**Exercise aim:**
Provide the records once more, identical to the original.

[Saved entries]
Content starts

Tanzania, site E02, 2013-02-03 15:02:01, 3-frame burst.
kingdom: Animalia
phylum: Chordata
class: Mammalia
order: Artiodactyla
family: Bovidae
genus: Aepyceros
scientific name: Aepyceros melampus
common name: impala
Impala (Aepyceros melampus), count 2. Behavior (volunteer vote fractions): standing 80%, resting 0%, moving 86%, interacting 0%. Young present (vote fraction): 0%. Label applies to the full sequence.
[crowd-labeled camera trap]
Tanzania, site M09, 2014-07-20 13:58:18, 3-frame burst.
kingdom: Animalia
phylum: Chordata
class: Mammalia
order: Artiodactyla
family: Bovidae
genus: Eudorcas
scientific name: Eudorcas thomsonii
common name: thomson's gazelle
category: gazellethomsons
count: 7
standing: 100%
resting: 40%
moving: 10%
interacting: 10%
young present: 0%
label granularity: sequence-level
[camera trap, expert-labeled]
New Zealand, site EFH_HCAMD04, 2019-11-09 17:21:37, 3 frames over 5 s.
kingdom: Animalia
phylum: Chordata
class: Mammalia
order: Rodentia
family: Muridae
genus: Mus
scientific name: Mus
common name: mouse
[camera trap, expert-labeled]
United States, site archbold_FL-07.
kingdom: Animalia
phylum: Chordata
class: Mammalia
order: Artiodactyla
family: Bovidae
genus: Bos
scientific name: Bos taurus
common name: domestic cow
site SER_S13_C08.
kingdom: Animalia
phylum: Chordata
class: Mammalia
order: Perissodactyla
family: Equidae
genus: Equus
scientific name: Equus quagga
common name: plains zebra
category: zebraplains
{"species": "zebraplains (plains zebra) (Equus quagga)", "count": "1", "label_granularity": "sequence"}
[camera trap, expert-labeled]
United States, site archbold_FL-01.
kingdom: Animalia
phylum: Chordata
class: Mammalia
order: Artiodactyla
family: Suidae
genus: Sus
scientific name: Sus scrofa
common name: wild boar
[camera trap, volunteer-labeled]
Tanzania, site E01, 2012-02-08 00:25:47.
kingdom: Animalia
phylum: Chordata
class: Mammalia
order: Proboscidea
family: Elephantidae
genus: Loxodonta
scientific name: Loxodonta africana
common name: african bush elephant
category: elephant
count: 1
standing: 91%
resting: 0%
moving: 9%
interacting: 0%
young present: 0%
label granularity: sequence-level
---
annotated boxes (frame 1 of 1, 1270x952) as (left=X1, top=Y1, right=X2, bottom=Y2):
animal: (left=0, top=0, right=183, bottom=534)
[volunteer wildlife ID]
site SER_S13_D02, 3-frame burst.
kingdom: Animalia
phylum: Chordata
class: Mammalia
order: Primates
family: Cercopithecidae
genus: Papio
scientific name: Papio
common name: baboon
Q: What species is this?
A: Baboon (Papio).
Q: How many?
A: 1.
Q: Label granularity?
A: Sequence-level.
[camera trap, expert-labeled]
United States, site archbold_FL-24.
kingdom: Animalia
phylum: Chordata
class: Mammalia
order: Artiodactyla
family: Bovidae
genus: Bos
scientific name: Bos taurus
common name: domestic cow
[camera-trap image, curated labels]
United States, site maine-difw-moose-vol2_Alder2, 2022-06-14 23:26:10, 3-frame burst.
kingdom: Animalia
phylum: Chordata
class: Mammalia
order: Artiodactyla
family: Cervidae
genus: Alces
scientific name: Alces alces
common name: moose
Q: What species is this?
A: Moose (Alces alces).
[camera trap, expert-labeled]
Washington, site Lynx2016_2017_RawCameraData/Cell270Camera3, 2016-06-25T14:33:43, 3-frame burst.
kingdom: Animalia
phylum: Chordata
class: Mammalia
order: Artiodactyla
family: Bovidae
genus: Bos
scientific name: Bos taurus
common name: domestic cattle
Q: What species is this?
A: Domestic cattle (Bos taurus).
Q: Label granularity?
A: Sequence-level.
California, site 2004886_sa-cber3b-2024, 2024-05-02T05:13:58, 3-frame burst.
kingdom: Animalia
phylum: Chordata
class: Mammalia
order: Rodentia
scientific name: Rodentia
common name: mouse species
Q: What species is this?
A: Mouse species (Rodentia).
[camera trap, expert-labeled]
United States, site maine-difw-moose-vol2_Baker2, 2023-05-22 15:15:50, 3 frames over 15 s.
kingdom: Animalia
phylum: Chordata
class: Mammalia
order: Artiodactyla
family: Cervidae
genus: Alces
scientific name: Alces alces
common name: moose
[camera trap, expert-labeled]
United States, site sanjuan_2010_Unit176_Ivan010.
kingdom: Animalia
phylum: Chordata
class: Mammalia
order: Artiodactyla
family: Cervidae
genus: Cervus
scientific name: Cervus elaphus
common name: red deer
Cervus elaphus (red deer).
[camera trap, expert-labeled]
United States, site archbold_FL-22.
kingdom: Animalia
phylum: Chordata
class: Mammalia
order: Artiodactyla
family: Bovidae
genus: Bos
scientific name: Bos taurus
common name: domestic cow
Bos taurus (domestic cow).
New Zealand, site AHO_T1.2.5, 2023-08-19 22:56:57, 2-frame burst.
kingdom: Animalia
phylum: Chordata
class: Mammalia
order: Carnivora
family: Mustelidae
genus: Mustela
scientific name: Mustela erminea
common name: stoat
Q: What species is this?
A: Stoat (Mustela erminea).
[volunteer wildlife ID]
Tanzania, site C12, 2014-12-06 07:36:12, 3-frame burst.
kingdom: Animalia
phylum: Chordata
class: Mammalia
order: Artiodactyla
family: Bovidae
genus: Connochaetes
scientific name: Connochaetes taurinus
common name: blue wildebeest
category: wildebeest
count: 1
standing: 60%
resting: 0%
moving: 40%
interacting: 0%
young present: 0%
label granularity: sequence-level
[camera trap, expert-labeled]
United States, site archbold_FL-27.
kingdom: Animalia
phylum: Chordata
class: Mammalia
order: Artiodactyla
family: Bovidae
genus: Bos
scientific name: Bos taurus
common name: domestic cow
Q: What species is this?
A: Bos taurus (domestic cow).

Content ends

**Task output:**
Tanzania, site E02, 2013-02-03 15:02:01, 3-frame burst.
kingdom: Animalia
phylum: Chordata
class: Mammalia
order: Artiodactyla
family: Bovidae
genus: Aepyceros
scientific name: Aepyceros melampus
common name: impala
Impala (Aepyceros melampus), count 2. Behavior (volunteer vote fractions): standing 80%, resting 0%, moving 86%, interacting 0%. Young present (vote fraction): 0%. Label applies to the full sequence.
[crowd-labeled camera trap]
Tanzania, site M09, 2014-07-20 13:58:18, 3-frame burst.
kingdom: Animalia
phylum: Chordata
class: Mammalia
order: Artiodactyla
family: Bovidae
genus: Eudorcas
scientific name: Eudorcas thomsonii
common name: thomson's gazelle
category: gazellethomsons
count: 7
standing: 100%
resting: 40%
moving: 10%
interacting: 10%
young present: 0%
label granularity: sequence-level
[camera trap, expert-labeled]
New Zealand, site EFH_HCAMD04, 2019-11-09 17:21:37, 3 frames over 5 s.
kingdom: Animalia
phylum: Chordata
class: Mammalia
order: Rodentia
family: Muridae
genus: Mus
scientific name: Mus
common name: mouse
[camera trap, expert-labeled]
United States, site archbold_FL-07.
kingdom: Animalia
phylum: Chordata
class: Mammalia
order: Artiodactyla
family: Bovidae
genus: Bos
scientific name: Bos taurus
common name: domestic cow
site SER_S13_C08.
kingdom: Animalia
phylum: Chordata
class: Mammalia
order: Perissodactyla
family: Equidae
genus: Equus
scientific name: Equus quagga
common name: plains zebra
category: zebraplains
{"species": "zebraplains (plains zebra) (Equus quagga)", "count": "1", "label_granularity": "sequence"}
[camera trap, expert-labeled]
United States, site archbold_FL-01.
kingdom: Animalia
phylum: Chordata
class: Mammalia
order: Artiodactyla
family: Suidae
genus: Sus
scientific name: Sus scrofa
common name: wild boar
[camera trap, volunteer-labeled]
Tanzania, site E01, 2012-02-08 00:25:47.
kingdom: Animalia
phylum: Chordata
class: Mammalia
order: Proboscidea
family: Elephantidae
genus: Loxodonta
scientific name: Loxodonta africana
common name: african bush elephant
category: elephant
count: 1
standing: 91%
resting: 0%
moving: 9%
interacting: 0%
young present: 0%
label granularity: sequence-level
---
annotated boxes (frame 1 of 1, 1270x952) as (left=X1, top=Y1, right=X2, bottom=Y2):
animal: (left=0, top=0, right=183, bottom=534)
[volunteer wildlife ID]
site SER_S13_D02, 3-frame burst.
kingdom: Animalia
phylum: Chordata
class: Mammalia
order: Primates
family: Cercopithecidae
genus: Papio
scientific name: Papio
common name: baboon
Q: What species is this?
A: Baboon (Papio).
Q: How many?
A: 1.
Q: Label granularity?
A: Sequence-level.
[camera trap, expert-labeled]
United States, site archbold_FL-24.
kingdom: Animalia
phylum: Chordata
class: Mammalia
order: Artiodactyla
family: Bovidae
genus: Bos
scientific name: Bos taurus
common name: domestic cow
[camera-trap image, curated labels]
United States, site maine-difw-moose-vol2_Alder2, 2022-06-14 23:26:10, 3-frame burst.
kingdom: Animalia
phylum: Chordata
class: Mammalia
order: Artiodactyla
family: Cervidae
genus: Alces
scientific name: Alces alces
common name: moose
Q: What species is this?
A: Moose (Alces alces).
[camera trap, expert-labeled]
Washington, site Lynx2016_2017_RawCameraData/Cell270Camera3, 2016-06-25T14:33:43, 3-frame burst.
kingdom: Animalia
phylum: Chordata
class: Mammalia
order: Artiodactyla
family: Bovidae
genus: Bos
scientific name: Bos taurus
common name: domestic cattle
Q: What species is this?
A: Domestic cattle (Bos taurus).
Q: Label granularity?
A: Sequence-level.
California, site 2004886_sa-cber3b-2024, 2024-05-02T05:13:58, 3-frame burst.
kingdom: Animalia
phylum: Chordata
class: Mammalia
order: Rodentia
scientific name: Rodentia
common name: mouse species
Q: What species is this?
A: Mouse species (Rodentia).
[camera trap, expert-labeled]
United States, site maine-difw-moose-vol2_Baker2, 2023-05-22 15:15:50, 3 frames over 15 s.
kingdom: Animalia
phylum: Chordata
class: Mammalia
order: Artiodactyla
family: Cervidae
genus: Alces
scientific name: Alces alces
common name: moose
[camera trap, expert-labeled]
United States, site sanjuan_2010_Unit176_Ivan010.
kingdom: Animalia
phylum: Chordata
class: Mammalia
order: Artiodactyla
family: Cervidae
genus: Cervus
scientific name: Cervus elaphus
common name: red deer
Cervus elaphus (red deer).
[camera trap, expert-labeled]
United States, site archbold_FL-22.
kingdom: Animalia
phylum: Chordata
class: Mammalia
order: Artiodactyla
family: Bovidae
genus: Bos
scientific name: Bos taurus
common name: domestic cow
Bos taurus (domestic cow).
New Zealand, site AHO_T1.2.5, 2023-08-19 22:56:57, 2-frame burst.
kingdom: Animalia
phylum: Chordata
class: Mammalia
order: Carnivora
family: Mustelidae
genus: Mustela
scientific name: Mustela erminea
common name: stoat
Q: What species is this?
A: Stoat (Mustela erminea).
[volunteer wildlife ID]
Tanzania, site C12, 2014-12-06 07:36:12, 3-frame burst.
kingdom: Animalia
phylum: Chordata
class: Mammalia
order: Artiodactyla
family: Bovidae
genus: Connochaetes
scientific name: Connochaetes taurinus
common name: blue wildebeest
category: wildebeest
count: 1
standing: 60%
resting: 0%
moving: 40%
interacting: 0%
young present: 0%
label granularity: sequence-level
[camera trap, expert-labeled]
United States, site archbold_FL-27.
kingdom: Animalia
phylum: Chordata
class: Mammalia
order: Artiodactyla
family: Bovidae
genus: Bos
scientific name: Bos taurus
common name: domestic cow
Q: What species is this?
A: Bos taurus (domestic cow).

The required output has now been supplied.